Jennifer Richeson, Philip R. Allen Professor of Psychology and the director of the Social Perception and Communication Lab at Yale, was announced the winner of the 2020 SAGE-CASBS Award on Sept. 22.
Richeson is a highly accomplished social psychologist who also won the 2020 Carnegie Mellon Senior Fellowship and was elected to the American Academy of Arts and Sciences.
The SAGE-CASBS Award is a recognition from the Center for Advanced Study in the Behavioral Sciences at Stanford in partnership with SAGE Publishing. The award, created in 2013, honors leading social scientists whose research provides insights on how to better address social issues, according to the CASBS. CASBS and SAGE Publishing hope for it to someday become the most elite award for social scientists worldwide.

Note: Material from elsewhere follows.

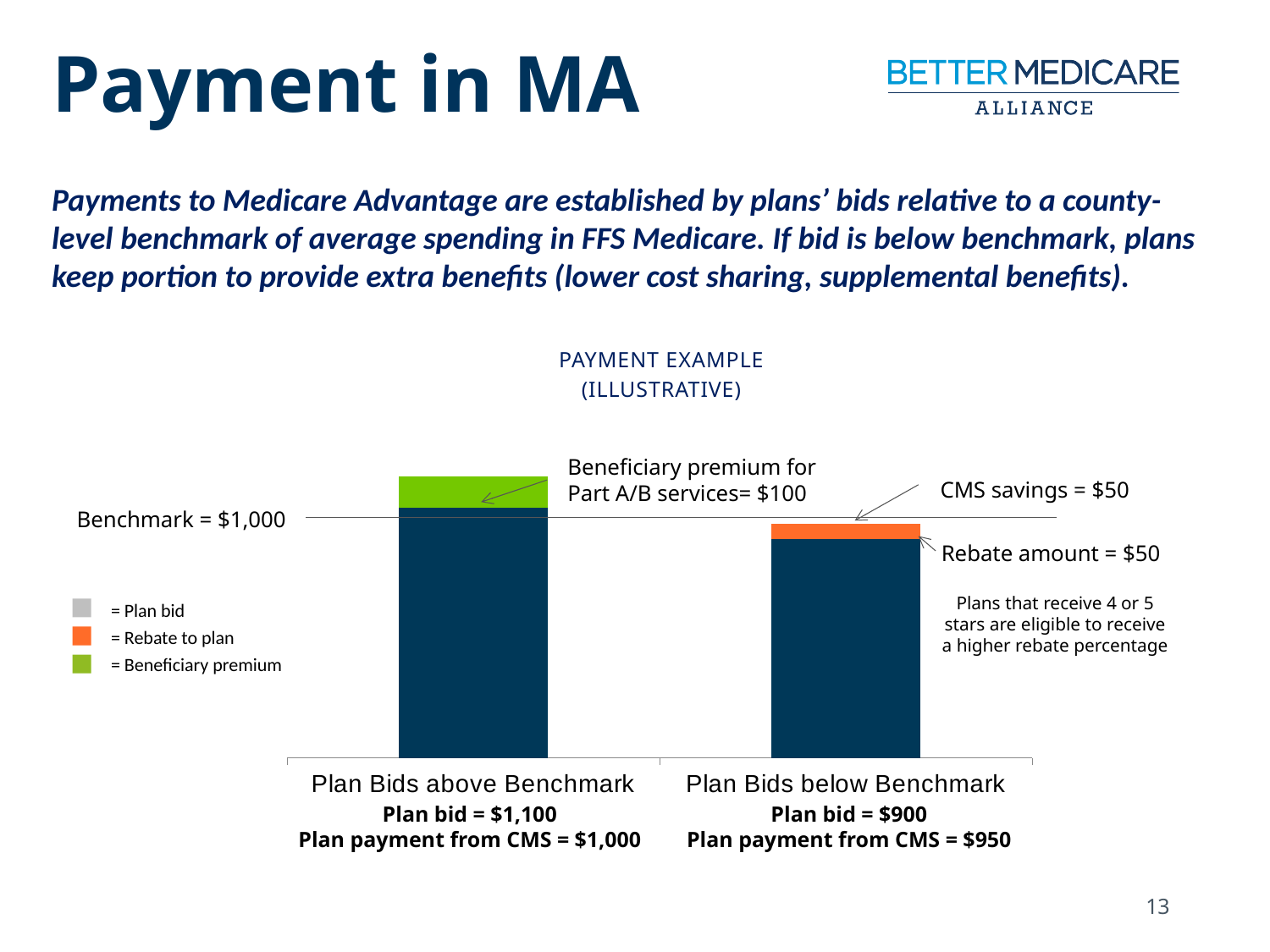
What is the title of the chart? PAYMENT EXAMPLE (ILLUSTRATIVE) What kind of chart is shown on the slide? Stacked bar chart How many entries does the chart's legend list? 3 What is the plan bid for the 'Plan Bids below Benchmark' category? $900 What is the benchmark value shown on the chart? $1,000 What is the rebate amount shown for the 'Plan Bids below Benchmark' category? $50 What is the beneficiary premium for Part A/B services shown on the chart? $100 What is the plan payment from CMS for the 'Plan Bids below Benchmark' category? $950 What is the difference between the plan bids of the two categories? $200 How many categories are shown on the x axis of the chart? 2 Which category has the higher plan bid, 'Plan Bids above Benchmark' or 'Plan Bids below Benchmark'? Plan Bids above Benchmark What is the plan bid for the 'Plan Bids above Benchmark' category? $1,100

“The fact that they’re recognizing the work that she’s doing is just huge,” said Sa-Kiera Hudson, a post-doctoral associate at Richeson’s Social Perception and Communication Lab. “We’re always proud of all the stuff that she does, but this is just one of the many things.”
Richeson’s work revolves around the psychology of discrimination and how people interact with different sociocultural groups.
“We don’t need to rely on our assumptions or ‘conventional wisdom’ about certain issues and dynamics,” Richeson said. “We can turn to social science for answers. Or at least part of the answer. And, once you know how or why something is happening, then you can develop plausible interventions.”
Richeson has written and contributed to more than 100 peer-reviewed journals and book chapters, according to CASBS, and her most recent work is an article in the September issue of the Atlantic titled “The Mythology of Racial Progress.” In the article, Richeson discusses the widely held misconception that racial equality improves continuously and constantly.
Through her research, Richeson found that Americans believe society is more equitable than it actually is. For instance, people wildly underestimate the wealth gap between the white and African American populations in the U.S.
For example, 2016 respondents to a study done in 2019 by Richeson and Michael W. Kraus, an associate professor of organizational behavior at the Yale School of Management, guessed that a Black family has 90 dollars of wealth for every 100 dollars possessed by a white family. In reality, the correct figure for the year was 10 dollars. Richeson and her lab attribute this to a strong belief in American social mobility.
“If you disrupt beliefs about the American dream, you actually get more accuracy in people’s judgments,” Hudson said. “We’ve extended this to gender, so we found that if you ask people about the gender gap, they also [underestimate].”
One of Richeson’s main lines of research looks at the importance of America’s changing demographics. The United States will be a “majority minority” country by 2060, according to Hudson, and Richeson is investigating how people are responding to this demographic shift.
These changes are a numerical threat to the “white dominance” in America, according to Chelsea Ilarde ’21, a senior undergraduate research assistant in the SPCL.
Hudson, who studies how social hierarchies like this one are formed and maintained as well as the human emotions that reinforce them, said that “it’s not just [that] we think the group on top should be on top, but usually that’s the group that is larger [in population].”
She explained that hierarchies depend on both stability and the idea that they are legitimate, that there is a reason for one group to be in power over another.
Hudson’s research also focuses on counter-empathy: schadenfreude — happiness at another’s misfortune — and gluckschmerz, a term for sadness at another’s good luck or success. Her research looks at the societal consequences of feeling these emotions toward other social groups.
“The more that you believe that some groups should be on the top and others should be at the bottom, the more likely you are to want to feel emotions in line with that belief,” Hudson said.
Other projects of the SPCL include researching people’s reactions to explicit and implicit bias, as well as how they interpret algorithmic bias such as through internet search engines or in the healthcare setting.
“My work on the role of concerns about the increasing racial and ethnic diversity of the United States (and other contexts) in shaping our racial attitudes and policy preferences has proved itself to be especially relevant to so many current dynamics in society, especially so much of the political discourse we are witnessing,” Richeson said. “Psychological science has played a role in our nation’s trajectory toward these ends in the past … there is no reason why we should not be doing the same in this moment.”
Richeson will give an acceptance lecture for the SAGE-CASBS Award in 2021.